What is asked:
• a. Edit the review of Munich from the passage starting at "As you probably" and ending at "Munich, West Germany." so that "athletes" becomes "competitors".
• b. Extend the review of Munich onward from its final sentence.

Extract:
-----

Munich and Spielberg

When the Muse goes out of town, I tend to try to rent a movie that I know she doesn't want to see. You know, with shooting and guts and stuff. Sometimes this works very well, like the time that I saw Saving Private Ryan. Sometimes it doesn't work so well, like the time that I watched Femme Fatale. Wow, that one was bad. The Muse is out of town this weekend, so I rented Munich. The Muse pretty much told me straight out that she had no interest in seeing that one.

As you probably know, Munich is Steven Speilberg's movie about Israel's supposed program to track down and kill the Palestinians responsible for organizing the killing of 12 Israeli athletes at the 1972 Summer Olympics in Munich, West Germany.

[SPOILER ALERT: I AM GOING TO TELL ABOUT THIS MOVIE, SO, IF YOU DON'T WANT TO KNOW WHAT HAPPENS, JUST STOP RIGHT NOW. I'M TELLING YOU, STOP, BECAUSE I'M GOING TO TALK ALL ABOUT THE ENDING.]

This movie was pretty darn great. The whole thing was very believeable. Given Israel's history of awfully audacious military operations -- kidnapping Adolph Eichmann from South America and bringing him back to Israel for trial, destroying the whole Egyptian air force in an preemptive strike at the beginning of the Six-Day War, flying a whole military unit into an Ugandan airport to take over a hijacked airliner full of Israeli in 1976, preemptively bombing Iraq's nuclear reactor in 1982 -- I completely bought the idea that Israel would send out a group of secret-agent guys to assassinate the Munich organizers. It was very tense for much of the movie, with the group of five guys undertaking various frightening operations. It was completely believeable how the operations never seemed to go quite right.

-----

Information supplied:
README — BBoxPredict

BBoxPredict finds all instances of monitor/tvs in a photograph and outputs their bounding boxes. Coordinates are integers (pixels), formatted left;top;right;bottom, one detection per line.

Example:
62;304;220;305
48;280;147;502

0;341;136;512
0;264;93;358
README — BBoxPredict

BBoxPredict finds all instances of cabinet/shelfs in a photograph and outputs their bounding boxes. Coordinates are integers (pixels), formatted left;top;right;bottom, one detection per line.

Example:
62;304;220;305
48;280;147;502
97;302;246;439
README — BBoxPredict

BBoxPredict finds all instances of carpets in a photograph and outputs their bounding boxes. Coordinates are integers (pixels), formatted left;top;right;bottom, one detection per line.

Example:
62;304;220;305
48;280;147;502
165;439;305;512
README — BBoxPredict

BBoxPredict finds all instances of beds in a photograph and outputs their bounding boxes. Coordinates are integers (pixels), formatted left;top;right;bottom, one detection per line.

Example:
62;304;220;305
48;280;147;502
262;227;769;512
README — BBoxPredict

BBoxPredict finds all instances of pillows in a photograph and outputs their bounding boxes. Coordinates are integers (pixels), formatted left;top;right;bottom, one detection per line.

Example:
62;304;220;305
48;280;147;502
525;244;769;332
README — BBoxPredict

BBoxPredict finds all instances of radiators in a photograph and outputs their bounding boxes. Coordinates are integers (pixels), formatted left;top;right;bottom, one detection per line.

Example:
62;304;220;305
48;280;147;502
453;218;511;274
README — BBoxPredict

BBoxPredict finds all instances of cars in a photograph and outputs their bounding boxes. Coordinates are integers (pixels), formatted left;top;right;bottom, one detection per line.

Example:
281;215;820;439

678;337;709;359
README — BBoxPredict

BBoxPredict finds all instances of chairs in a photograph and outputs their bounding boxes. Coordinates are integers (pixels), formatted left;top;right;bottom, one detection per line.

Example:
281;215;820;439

-----

The replies:
• a.
As you probably know, Munich is Steven Speilberg's movie about Israel's supposed program to track down and kill the Palestinians responsible for organizing the killing of 12 Israeli competitors at the 1972 Summer Olympics in Munich, West Germany.

• b.
What the movie is really about, though, is how the leader of the group, played by Eric Bana, basically loses it as he keeps killing guys in cold blood and almost getting killed in the group's operations and having guys in his group get killed and realizing that other people out there apparently have found about him and are now trying to kill him and the people in his group. When it becomes clear that his group isn't going to be able to much more -- three of the five guys have died and the Palestinians they are trying to kill basically are on to them -- he is brought in from the cold. He then goes off to Brooklyn, where his wife and baby have moved to get away from Israel. (His wife was pregnant when he started on the operation and he only saw the baby when she was just born and hadn't seen her for another year or so.) Once he gets to Brooklyn, he basically thinks everyone is out to get him. Finally, his Israeli handler comes and asks him to come back to Israel, but he decides not to. Anyway, it's really good movie.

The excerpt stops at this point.